━━ Passage given ━━

LOS ANGELES — Hunter Biden wants to change his not-guilty plea to avoid going to trial on federal tax evasion charges, his defense attorney said Thursday, appearing to surprise prosecutors and the judge just as jury selection was set to begin.

Defense attorney Abbe Lowell told the judge that the evidence against Biden is “overwhelming” and the president’s son wants to resolve the case with a plea instead of going to trial for a second time months after he was convicted of felony gun charges in a separate case.

But prosecutors are objecting to the proposed Alford plea, under which a defendant maintains their innocence but acknowledges prosecutors have enough evidence to secure a conviction.

“Hunter Biden is not innocent. Hunter Biden is guilty,” prosecutor Leo Wise said. “He is not entitled to plead guilty on special terms that apply only to him.”

The Justice Department charged Biden with misdemeanor and felony charges over what prosecutors say was a four-year scheme to avoid paying at least $1.4 million in taxes while pulling in millions of dollars from foreign business entities. He is already confronting potential prison time since a Delaware jury convicted him in June of lying on a 2018 federal form to purchase a gun that he possessed for 11 days.

White House Press secretary Karine Jean-Pierre said she was “not able to comment” on Biden’s plans to change his plea. President Joe Biden has said he would not pardon or commute a sentence handed down against his son.

Asked again Thursday whether the president would pardon Hunter, Jean-Pierre said: “Still no.”

The defense’s announcement appeared to catch prosecutors and the judge off guard at Los Angeles’ federal courthouse, where more than 100 potential jurors had been brought to begin questioning Thursday. Opening statements in the case were expected Monday.

A last-minute plea would allow Hunter Biden to avoid a trial that was expected to put a spotlight on his foreign business dealings, which Republicans have spent years scrutinizing to accuse his father — without evidence — of corruption in connection with his son’s work overseas.

━━━

**Task list**:
a - According to the article on Hunter Biden's tax case, how much in taxes do prosecutors say he schemed to avoid paying?
b - Please output the part of the Hunter Biden tax case article from "LOS ANGELES —" up to and including "a separate case.".
c - Continue the article on Hunter Biden's tax case from its last sentence.
The lines after this point aren't needed for anything here.

━━ Material provided ━━

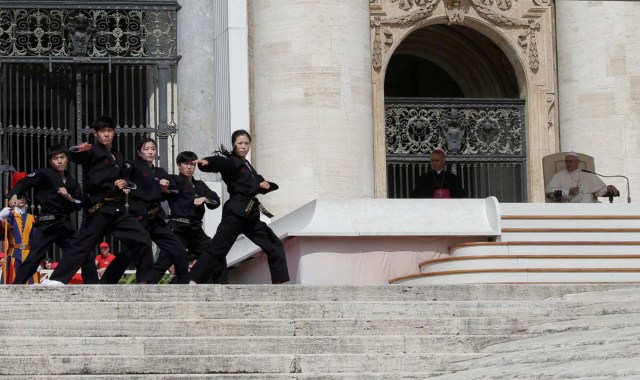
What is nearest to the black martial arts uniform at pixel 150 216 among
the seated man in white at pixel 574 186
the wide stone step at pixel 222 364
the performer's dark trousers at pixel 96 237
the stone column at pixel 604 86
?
the performer's dark trousers at pixel 96 237

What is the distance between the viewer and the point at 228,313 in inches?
502

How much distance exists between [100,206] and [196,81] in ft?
24.3

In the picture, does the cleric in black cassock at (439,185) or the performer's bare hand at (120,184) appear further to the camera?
the cleric in black cassock at (439,185)

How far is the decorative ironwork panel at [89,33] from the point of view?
21.6 m

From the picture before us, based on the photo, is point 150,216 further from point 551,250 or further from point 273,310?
point 551,250

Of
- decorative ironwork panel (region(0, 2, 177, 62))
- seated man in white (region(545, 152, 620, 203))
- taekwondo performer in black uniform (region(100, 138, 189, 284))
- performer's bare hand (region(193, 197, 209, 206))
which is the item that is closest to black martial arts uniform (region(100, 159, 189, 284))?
taekwondo performer in black uniform (region(100, 138, 189, 284))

━━━

**The answers**:
a - At least $1.4 million.

b -
LOS ANGELES — Hunter Biden wants to change his not-guilty plea to avoid going to trial on federal tax evasion charges, his defense attorney said Thursday, appearing to surprise prosecutors and the judge just as jury selection was set to begin.

Defense attorney Abbe Lowell told the judge that the evidence against Biden is “overwhelming” and the president’s son wants to resolve the case with a plea instead of going to trial for a second time months after he was convicted of felony gun charges in a separate case.

c -
The potential political ramifications of the trial just weeks before the presidential election may have faded somewhat since President Biden’s July decision to drop out of the 2024 race. But the president is deeply concerned with the well-being of his son, so a trial would likely weigh heavily on him in the final months of his five-decade political career.

Hunter Biden walked into the courtroom holding hands with his wife, Melissa Cohen Biden, and flanked by Secret Service agents. Initially, he pleaded not guilty to the charges related to his 2016 through 2019 taxes and his attorneys have indicated that they will argue that he didn’t act “willfully,” or with the intention to break the law, in part because of his well- documented struggles with alcohol and drug addiction.

Biden had agreed to plead guilty to misdemeanor tax offenses last year in a deal with the Justice Department that would allow him to avoid prosecution in the gun case if he stayed out of trouble. But the agreement imploded after a judge questioned it, and he was subsequently indicted in the two cases.

His decision to change his plea Thursday came after the judge issued unfavorable pretrial rulings for the defense, including rejecting a defense expert lined up to testify about addiction.

Judge Mark Scarsi, appointed to the bench by then-President Donald Trump, also placed restrictions on what jurors would be allowed to hear about the traumatic events that Biden’s family, friends and attorneys say led to his drug addiction.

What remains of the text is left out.